* _Exercise directions_:
Print the data that follows again, keeping every line exact.

══════════

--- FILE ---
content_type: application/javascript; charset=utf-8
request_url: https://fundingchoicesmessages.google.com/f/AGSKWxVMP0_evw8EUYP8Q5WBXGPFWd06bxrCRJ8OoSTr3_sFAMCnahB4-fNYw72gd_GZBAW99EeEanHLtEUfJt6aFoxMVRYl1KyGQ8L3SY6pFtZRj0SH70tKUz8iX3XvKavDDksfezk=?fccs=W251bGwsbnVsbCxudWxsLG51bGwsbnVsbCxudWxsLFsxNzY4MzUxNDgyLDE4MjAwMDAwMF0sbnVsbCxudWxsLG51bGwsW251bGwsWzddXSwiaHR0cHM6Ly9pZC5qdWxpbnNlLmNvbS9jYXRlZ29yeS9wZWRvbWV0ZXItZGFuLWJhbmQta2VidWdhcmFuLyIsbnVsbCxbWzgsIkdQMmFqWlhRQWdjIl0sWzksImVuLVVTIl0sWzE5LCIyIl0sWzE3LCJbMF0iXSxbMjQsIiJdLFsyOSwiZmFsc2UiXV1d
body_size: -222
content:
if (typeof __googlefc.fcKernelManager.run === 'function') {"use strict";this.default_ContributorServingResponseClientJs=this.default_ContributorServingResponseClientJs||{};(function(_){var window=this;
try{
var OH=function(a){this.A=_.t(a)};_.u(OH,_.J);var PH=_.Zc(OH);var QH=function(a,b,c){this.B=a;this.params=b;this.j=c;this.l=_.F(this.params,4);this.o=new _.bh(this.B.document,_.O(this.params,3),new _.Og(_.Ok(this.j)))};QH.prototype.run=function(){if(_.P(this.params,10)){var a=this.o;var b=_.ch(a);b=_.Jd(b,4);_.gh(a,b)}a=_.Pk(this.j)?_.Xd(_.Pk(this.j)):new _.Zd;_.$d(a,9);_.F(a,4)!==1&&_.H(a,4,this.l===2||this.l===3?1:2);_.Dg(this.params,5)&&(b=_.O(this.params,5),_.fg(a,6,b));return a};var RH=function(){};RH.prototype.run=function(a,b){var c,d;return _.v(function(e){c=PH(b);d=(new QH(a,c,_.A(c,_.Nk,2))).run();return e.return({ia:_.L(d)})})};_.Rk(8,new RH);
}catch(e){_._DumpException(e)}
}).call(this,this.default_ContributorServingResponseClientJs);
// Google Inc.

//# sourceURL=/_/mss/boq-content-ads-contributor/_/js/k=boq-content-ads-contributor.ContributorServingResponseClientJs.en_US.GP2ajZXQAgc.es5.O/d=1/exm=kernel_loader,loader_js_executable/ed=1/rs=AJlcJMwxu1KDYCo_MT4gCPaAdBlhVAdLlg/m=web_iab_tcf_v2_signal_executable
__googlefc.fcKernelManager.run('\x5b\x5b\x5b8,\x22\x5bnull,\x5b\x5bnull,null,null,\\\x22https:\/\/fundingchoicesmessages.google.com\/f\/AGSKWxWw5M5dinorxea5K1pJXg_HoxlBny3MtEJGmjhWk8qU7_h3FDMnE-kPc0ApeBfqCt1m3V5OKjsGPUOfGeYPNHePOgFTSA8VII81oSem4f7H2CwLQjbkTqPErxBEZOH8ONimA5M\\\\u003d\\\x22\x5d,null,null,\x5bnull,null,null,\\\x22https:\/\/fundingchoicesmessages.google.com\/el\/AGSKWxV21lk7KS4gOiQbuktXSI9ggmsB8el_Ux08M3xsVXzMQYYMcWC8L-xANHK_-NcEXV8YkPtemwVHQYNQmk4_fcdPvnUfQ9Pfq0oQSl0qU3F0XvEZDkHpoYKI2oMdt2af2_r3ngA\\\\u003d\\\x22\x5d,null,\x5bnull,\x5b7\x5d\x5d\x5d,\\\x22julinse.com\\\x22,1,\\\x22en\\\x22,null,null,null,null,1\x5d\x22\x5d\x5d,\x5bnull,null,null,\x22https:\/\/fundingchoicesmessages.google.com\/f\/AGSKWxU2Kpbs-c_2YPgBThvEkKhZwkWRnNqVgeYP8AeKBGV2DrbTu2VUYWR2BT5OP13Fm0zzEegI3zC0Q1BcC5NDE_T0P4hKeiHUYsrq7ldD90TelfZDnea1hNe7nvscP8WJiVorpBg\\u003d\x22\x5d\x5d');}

══════════

* _Result for this exercise_:
--- FILE ---
content_type: application/javascript; charset=utf-8
request_url: https://fundingchoicesmessages.google.com/f/AGSKWxVMP0_evw8EUYP8Q5WBXGPFWd06bxrCRJ8OoSTr3_sFAMCnahB4-fNYw72gd_GZBAW99EeEanHLtEUfJt6aFoxMVRYl1KyGQ8L3SY6pFtZRj0SH70tKUz8iX3XvKavDDksfezk=?fccs=W251bGwsbnVsbCxudWxsLG51bGwsbnVsbCxudWxsLFsxNzY4MzUxNDgyLDE4MjAwMDAwMF0sbnVsbCxudWxsLG51bGwsW251bGwsWzddXSwiaHR0cHM6Ly9pZC5qdWxpbnNlLmNvbS9jYXRlZ29yeS9wZWRvbWV0ZXItZGFuLWJhbmQta2VidWdhcmFuLyIsbnVsbCxbWzgsIkdQMmFqWlhRQWdjIl0sWzksImVuLVVTIl0sWzE5LCIyIl0sWzE3LCJbMF0iXSxbMjQsIiJdLFsyOSwiZmFsc2UiXV1d
body_size: -222
content:
if (typeof __googlefc.fcKernelManager.run === 'function') {"use strict";this.default_ContributorServingResponseClientJs=this.default_ContributorServingResponseClientJs||{};(function(_){var window=this;
try{
var OH=function(a){this.A=_.t(a)};_.u(OH,_.J);var PH=_.Zc(OH);var QH=function(a,b,c){this.B=a;this.params=b;this.j=c;this.l=_.F(this.params,4);this.o=new _.bh(this.B.document,_.O(this.params,3),new _.Og(_.Ok(this.j)))};QH.prototype.run=function(){if(_.P(this.params,10)){var a=this.o;var b=_.ch(a);b=_.Jd(b,4);_.gh(a,b)}a=_.Pk(this.j)?_.Xd(_.Pk(this.j)):new _.Zd;_.$d(a,9);_.F(a,4)!==1&&_.H(a,4,this.l===2||this.l===3?1:2);_.Dg(this.params,5)&&(b=_.O(this.params,5),_.fg(a,6,b));return a};var RH=function(){};RH.prototype.run=function(a,b){var c,d;return _.v(function(e){c=PH(b);d=(new QH(a,c,_.A(c,_.Nk,2))).run();return e.return({ia:_.L(d)})})};_.Rk(8,new RH);
}catch(e){_._DumpException(e)}
}).call(this,this.default_ContributorServingResponseClientJs);
// Google Inc.

//# sourceURL=/_/mss/boq-content-ads-contributor/_/js/k=boq-content-ads-contributor.ContributorServingResponseClientJs.en_US.GP2ajZXQAgc.es5.O/d=1/exm=kernel_loader,loader_js_executable/ed=1/rs=AJlcJMwxu1KDYCo_MT4gCPaAdBlhVAdLlg/m=web_iab_tcf_v2_signal_executable
__googlefc.fcKernelManager.run('\x5b\x5b\x5b8,\x22\x5bnull,\x5b\x5bnull,null,null,\\\x22https:\/\/fundingchoicesmessages.google.com\/f\/AGSKWxWw5M5dinorxea5K1pJXg_HoxlBny3MtEJGmjhWk8qU7_h3FDMnE-kPc0ApeBfqCt1m3V5OKjsGPUOfGeYPNHePOgFTSA8VII81oSem4f7H2CwLQjbkTqPErxBEZOH8ONimA5M\\\\u003d\\\x22\x5d,null,null,\x5bnull,null,null,\\\x22https:\/\/fundingchoicesmessages.google.com\/el\/AGSKWxV21lk7KS4gOiQbuktXSI9ggmsB8el_Ux08M3xsVXzMQYYMcWC8L-xANHK_-NcEXV8YkPtemwVHQYNQmk4_fcdPvnUfQ9Pfq0oQSl0qU3F0XvEZDkHpoYKI2oMdt2af2_r3ngA\\\\u003d\\\x22\x5d,null,\x5bnull,\x5b7\x5d\x5d\x5d,\\\x22julinse.com\\\x22,1,\\\x22en\\\x22,null,null,null,null,1\x5d\x22\x5d\x5d,\x5bnull,null,null,\x22https:\/\/fundingchoicesmessages.google.com\/f\/AGSKWxU2Kpbs-c_2YPgBThvEkKhZwkWRnNqVgeYP8AeKBGV2DrbTu2VUYWR2BT5OP13Fm0zzEegI3zC0Q1BcC5NDE_T0P4hKeiHUYsrq7ldD90TelfZDnea1hNe7nvscP8WJiVorpBg\\u003d\x22\x5d\x5d');}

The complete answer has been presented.